▸ The task: Restate every entry word for word.

▸ Given data:

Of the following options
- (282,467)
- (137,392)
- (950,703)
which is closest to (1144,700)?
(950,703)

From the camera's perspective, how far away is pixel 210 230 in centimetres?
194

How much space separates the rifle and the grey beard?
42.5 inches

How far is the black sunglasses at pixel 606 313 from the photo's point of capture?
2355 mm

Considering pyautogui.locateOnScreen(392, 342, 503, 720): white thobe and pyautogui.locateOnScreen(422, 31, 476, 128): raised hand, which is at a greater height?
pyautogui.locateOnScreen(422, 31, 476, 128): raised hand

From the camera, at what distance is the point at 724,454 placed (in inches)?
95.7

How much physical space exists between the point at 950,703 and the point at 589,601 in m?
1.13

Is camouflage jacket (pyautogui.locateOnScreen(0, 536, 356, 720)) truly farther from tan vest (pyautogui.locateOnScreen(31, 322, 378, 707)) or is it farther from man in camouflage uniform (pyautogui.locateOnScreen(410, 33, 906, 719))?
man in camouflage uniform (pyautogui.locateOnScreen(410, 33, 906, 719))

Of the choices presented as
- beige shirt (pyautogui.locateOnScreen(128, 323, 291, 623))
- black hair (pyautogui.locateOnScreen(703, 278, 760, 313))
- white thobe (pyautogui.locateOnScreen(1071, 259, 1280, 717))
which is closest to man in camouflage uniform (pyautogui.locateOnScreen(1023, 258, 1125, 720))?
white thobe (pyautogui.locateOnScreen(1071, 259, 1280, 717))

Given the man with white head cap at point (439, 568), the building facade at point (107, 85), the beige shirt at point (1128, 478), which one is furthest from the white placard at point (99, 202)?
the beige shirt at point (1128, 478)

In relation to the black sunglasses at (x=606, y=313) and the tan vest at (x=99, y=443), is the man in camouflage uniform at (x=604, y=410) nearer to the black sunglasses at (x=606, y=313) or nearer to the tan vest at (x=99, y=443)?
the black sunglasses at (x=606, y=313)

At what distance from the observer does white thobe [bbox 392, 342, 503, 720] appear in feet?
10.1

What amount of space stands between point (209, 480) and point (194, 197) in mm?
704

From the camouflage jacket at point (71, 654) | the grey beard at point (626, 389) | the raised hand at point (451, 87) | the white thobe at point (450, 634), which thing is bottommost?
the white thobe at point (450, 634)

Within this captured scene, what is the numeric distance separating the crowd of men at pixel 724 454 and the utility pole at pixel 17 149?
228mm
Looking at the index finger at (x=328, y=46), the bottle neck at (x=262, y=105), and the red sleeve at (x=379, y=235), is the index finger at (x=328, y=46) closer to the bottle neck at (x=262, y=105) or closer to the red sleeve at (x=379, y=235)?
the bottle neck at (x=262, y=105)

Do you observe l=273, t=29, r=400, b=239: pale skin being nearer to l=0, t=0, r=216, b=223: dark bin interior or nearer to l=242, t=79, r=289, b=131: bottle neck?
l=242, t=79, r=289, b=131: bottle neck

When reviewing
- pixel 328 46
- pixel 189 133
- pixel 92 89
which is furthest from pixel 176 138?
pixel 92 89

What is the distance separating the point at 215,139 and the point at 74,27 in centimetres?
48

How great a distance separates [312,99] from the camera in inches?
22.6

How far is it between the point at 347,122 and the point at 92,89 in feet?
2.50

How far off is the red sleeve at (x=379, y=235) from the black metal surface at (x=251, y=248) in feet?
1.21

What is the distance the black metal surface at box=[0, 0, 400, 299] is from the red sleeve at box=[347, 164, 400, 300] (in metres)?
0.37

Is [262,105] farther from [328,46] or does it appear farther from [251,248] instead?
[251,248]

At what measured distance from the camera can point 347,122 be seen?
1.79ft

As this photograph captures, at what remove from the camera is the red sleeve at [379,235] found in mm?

▸ Exercise solution:
Of the following options
- (282,467)
- (137,392)
- (950,703)
which is closest to (1144,700)?
(950,703)

From the camera's perspective, how far away is pixel 210 230 in centimetres?
194

How much space separates the rifle and the grey beard?
42.5 inches

How far is the black sunglasses at pixel 606 313 from the photo's point of capture?
2355 mm

Considering pyautogui.locateOnScreen(392, 342, 503, 720): white thobe and pyautogui.locateOnScreen(422, 31, 476, 128): raised hand, which is at a greater height?
pyautogui.locateOnScreen(422, 31, 476, 128): raised hand

From the camera, at what distance is the point at 724,454 placed (in inches)?
95.7

How much physical space exists between the point at 950,703 and the point at 589,601 in m?
1.13

Is camouflage jacket (pyautogui.locateOnScreen(0, 536, 356, 720)) truly farther from tan vest (pyautogui.locateOnScreen(31, 322, 378, 707)) or is it farther from man in camouflage uniform (pyautogui.locateOnScreen(410, 33, 906, 719))?
man in camouflage uniform (pyautogui.locateOnScreen(410, 33, 906, 719))

Of the choices presented as
- beige shirt (pyautogui.locateOnScreen(128, 323, 291, 623))
- black hair (pyautogui.locateOnScreen(703, 278, 760, 313))
- white thobe (pyautogui.locateOnScreen(1071, 259, 1280, 717))
which is closest to man in camouflage uniform (pyautogui.locateOnScreen(1023, 258, 1125, 720))?
white thobe (pyautogui.locateOnScreen(1071, 259, 1280, 717))

Given the man with white head cap at point (439, 568), the building facade at point (107, 85), the beige shirt at point (1128, 478), which one is furthest from the white placard at point (99, 202)?
the beige shirt at point (1128, 478)

In relation to the black sunglasses at (x=606, y=313) and the tan vest at (x=99, y=443), is the man in camouflage uniform at (x=604, y=410) nearer to the black sunglasses at (x=606, y=313) or nearer to the tan vest at (x=99, y=443)?
the black sunglasses at (x=606, y=313)

At what distance from the observer does white thobe [bbox 392, 342, 503, 720] appear in feet?
10.1

What amount of space stands between point (209, 480) and point (194, 197) in mm?
704

From the camouflage jacket at point (71, 654) | the grey beard at point (626, 389) | the raised hand at point (451, 87) | the white thobe at point (450, 634), which thing is bottommost?
the white thobe at point (450, 634)

Within this captured scene, what is the numeric distance separating the crowd of men at pixel 724 454 and the utility pole at pixel 17 149?
228mm
Looking at the index finger at (x=328, y=46), the bottle neck at (x=262, y=105), and the red sleeve at (x=379, y=235), is the index finger at (x=328, y=46) closer to the bottle neck at (x=262, y=105) or closer to the red sleeve at (x=379, y=235)?
the bottle neck at (x=262, y=105)

Do you observe l=273, t=29, r=400, b=239: pale skin being nearer to l=0, t=0, r=216, b=223: dark bin interior or nearer to l=242, t=79, r=289, b=131: bottle neck?
l=242, t=79, r=289, b=131: bottle neck

When reviewing
- pixel 328 46
- pixel 189 133
- pixel 92 89
which is furthest from pixel 176 138?
pixel 92 89

What is the distance separating the point at 215,139 and the point at 74,27 in centimetres?
48

How great a distance separates [312,99] from the camera in inches?
22.6

How far is it between the point at 347,122 and the point at 92,89 in feet?
2.50

How far off is the red sleeve at (x=379, y=235) from the black metal surface at (x=251, y=248) in feet?
1.21

What is the distance the black metal surface at box=[0, 0, 400, 299] is from the red sleeve at box=[347, 164, 400, 300] (in metres)?
0.37

Is [262,105] farther from [328,46] or does it appear farther from [251,248] instead?
[251,248]

At what measured distance from the camera can point 347,122 be seen?
1.79ft

As this photograph captures, at what remove from the camera is the red sleeve at [379,235] found in mm?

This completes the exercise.